Paramount // PG-13 // April 11, 2006
List Price: $19.99 [Buy now and save at Amazon]

Review by Phil Bacharach | posted April 18, 2006 | E-mail the Author
The Movie:

As if the world needed another case of Tom Cruise at his most insufferable, here comes the special collector's edition of Mission: Impossible. While the 1996 movie's retooling is surely about amplifying buzz for this summer's upcoming Mission: Impossible III, it also effectively reminds us how America's most famed Scientologist had his eye-rolling moments long before he became a self-styled expert on psychiatry, post-partum depression and South Park.

_BRIEF 1_: Reproduce the entries without any change, starting at the line containing "F2/h G2/q E2/h" and continuing through the final line of the entries, with both of those lines included.
The review and the entries are unrelated and should be treated as separate material.

_SUPPLIED ENTRIES_:
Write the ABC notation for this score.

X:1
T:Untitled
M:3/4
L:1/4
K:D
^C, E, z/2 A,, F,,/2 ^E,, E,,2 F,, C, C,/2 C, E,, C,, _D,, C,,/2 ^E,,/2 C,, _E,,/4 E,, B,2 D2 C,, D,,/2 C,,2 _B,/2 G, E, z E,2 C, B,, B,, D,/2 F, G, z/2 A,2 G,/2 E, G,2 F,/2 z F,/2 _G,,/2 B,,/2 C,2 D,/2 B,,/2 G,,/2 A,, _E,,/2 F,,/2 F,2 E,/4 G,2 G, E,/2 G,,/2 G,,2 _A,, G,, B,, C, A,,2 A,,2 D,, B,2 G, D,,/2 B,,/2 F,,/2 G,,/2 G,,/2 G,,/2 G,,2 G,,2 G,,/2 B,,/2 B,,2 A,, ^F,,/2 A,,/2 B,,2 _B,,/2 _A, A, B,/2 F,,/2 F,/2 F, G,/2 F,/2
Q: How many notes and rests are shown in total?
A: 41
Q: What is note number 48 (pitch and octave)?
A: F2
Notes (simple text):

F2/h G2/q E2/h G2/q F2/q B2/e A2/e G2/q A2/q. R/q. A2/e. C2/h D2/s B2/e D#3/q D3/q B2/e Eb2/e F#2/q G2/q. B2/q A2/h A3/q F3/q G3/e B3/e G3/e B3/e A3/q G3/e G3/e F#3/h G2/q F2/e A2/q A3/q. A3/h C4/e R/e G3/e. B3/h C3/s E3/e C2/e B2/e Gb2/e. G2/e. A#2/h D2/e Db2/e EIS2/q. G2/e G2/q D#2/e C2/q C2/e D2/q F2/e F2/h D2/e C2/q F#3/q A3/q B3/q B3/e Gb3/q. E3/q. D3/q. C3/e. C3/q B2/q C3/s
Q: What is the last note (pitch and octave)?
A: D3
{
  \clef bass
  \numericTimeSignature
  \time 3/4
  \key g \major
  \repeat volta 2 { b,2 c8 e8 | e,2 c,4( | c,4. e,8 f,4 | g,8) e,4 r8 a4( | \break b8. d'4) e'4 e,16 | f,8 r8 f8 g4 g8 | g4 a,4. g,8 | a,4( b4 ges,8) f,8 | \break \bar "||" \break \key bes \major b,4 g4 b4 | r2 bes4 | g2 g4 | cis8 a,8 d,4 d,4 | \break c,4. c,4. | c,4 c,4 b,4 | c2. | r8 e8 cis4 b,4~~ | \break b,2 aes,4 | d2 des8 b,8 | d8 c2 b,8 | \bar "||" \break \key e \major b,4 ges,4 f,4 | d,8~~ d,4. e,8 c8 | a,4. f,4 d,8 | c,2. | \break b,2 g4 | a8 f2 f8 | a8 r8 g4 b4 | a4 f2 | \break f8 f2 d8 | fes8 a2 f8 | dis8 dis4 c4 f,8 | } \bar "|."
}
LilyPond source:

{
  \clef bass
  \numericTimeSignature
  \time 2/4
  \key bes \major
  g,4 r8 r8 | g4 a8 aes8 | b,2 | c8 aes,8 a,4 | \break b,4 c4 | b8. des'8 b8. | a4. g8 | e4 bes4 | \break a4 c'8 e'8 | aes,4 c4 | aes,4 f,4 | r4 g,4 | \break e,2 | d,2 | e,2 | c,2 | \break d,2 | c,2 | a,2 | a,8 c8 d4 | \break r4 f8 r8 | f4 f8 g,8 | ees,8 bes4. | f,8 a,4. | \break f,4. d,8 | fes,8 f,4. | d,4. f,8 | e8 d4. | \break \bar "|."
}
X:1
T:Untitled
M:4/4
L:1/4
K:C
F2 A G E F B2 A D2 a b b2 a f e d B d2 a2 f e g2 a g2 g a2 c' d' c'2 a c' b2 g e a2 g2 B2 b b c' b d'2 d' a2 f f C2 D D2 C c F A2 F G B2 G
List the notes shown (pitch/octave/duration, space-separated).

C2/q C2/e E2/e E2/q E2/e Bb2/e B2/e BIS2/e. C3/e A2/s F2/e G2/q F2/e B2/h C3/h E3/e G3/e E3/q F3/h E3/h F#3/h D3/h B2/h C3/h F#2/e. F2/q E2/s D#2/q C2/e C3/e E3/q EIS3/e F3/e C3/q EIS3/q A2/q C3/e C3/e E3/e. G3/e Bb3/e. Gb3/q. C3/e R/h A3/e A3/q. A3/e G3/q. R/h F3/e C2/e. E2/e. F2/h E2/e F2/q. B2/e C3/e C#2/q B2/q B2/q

_BRIEF 2_: According to the review, on what date was it posted?

_WRITTEN SOLUTION 1_:
F2/h G2/q E2/h G2/q F2/q B2/e A2/e G2/q A2/q. R/q. A2/e. C2/h D2/s B2/e D#3/q D3/q B2/e Eb2/e F#2/q G2/q. B2/q A2/h A3/q F3/q G3/e B3/e G3/e B3/e A3/q G3/e G3/e F#3/h G2/q F2/e A2/q A3/q. A3/h C4/e R/e G3/e. B3/h C3/s E3/e C2/e B2/e Gb2/e. G2/e. A#2/h D2/e Db2/e EIS2/q. G2/e G2/q D#2/e C2/q C2/e D2/q F2/e F2/h D2/e C2/q F#3/q A3/q B3/q B3/e Gb3/q. E3/q. D3/q. C3/e. C3/q B2/q C3/s
Q: What is the last note (pitch and octave)?
A: D3
{
  \clef bass
  \numericTimeSignature
  \time 3/4
  \key g \major
  \repeat volta 2 { b,2 c8 e8 | e,2 c,4( | c,4. e,8 f,4 | g,8) e,4 r8 a4( | \break b8. d'4) e'4 e,16 | f,8 r8 f8 g4 g8 | g4 a,4. g,8 | a,4( b4 ges,8) f,8 | \break \bar "||" \break \key bes \major b,4 g4 b4 | r2 bes4 | g2 g4 | cis8 a,8 d,4 d,4 | \break c,4. c,4. | c,4 c,4 b,4 | c2. | r8 e8 cis4 b,4~~ | \break b,2 aes,4 | d2 des8 b,8 | d8 c2 b,8 | \bar "||" \break \key e \major b,4 ges,4 f,4 | d,8~~ d,4. e,8 c8 | a,4. f,4 d,8 | c,2. | \break b,2 g4 | a8 f2 f8 | a8 r8 g4 b4 | a4 f2 | \break f8 f2 d8 | fes8 a2 f8 | dis8 dis4 c4 f,8 | } \bar "|."
}
LilyPond source:

{
  \clef bass
  \numericTimeSignature
  \time 2/4
  \key bes \major
  g,4 r8 r8 | g4 a8 aes8 | b,2 | c8 aes,8 a,4 | \break b,4 c4 | b8. des'8 b8. | a4. g8 | e4 bes4 | \break a4 c'8 e'8 | aes,4 c4 | aes,4 f,4 | r4 g,4 | \break e,2 | d,2 | e,2 | c,2 | \break d,2 | c,2 | a,2 | a,8 c8 d4 | \break r4 f8 r8 | f4 f8 g,8 | ees,8 bes4. | f,8 a,4. | \break f,4. d,8 | fes,8 f,4. | d,4. f,8 | e8 d4. | \break \bar "|."
}
X:1
T:Untitled
M:4/4
L:1/4
K:C
F2 A G E F B2 A D2 a b b2 a f e d B d2 a2 f e g2 a g2 g a2 c' d' c'2 a c' b2 g e a2 g2 B2 b b c' b d'2 d' a2 f f C2 D D2 C c F A2 F G B2 G
List the notes shown (pitch/octave/duration, space-separated).

C2/q C2/e E2/e E2/q E2/e Bb2/e B2/e BIS2/e. C3/e A2/s F2/e G2/q F2/e B2/h C3/h E3/e G3/e E3/q F3/h E3/h F#3/h D3/h B2/h C3/h F#2/e. F2/q E2/s D#2/q C2/e C3/e E3/q EIS3/e F3/e C3/q EIS3/q A2/q C3/e C3/e E3/e. G3/e Bb3/e. Gb3/q. C3/e R/h A3/e A3/q. A3/e G3/q. R/h F3/e C2/e. E2/e. F2/h E2/e F2/q. B2/e C3/e C#2/q B2/q B2/q

_WRITTEN SOLUTION 2_: April 18, 2006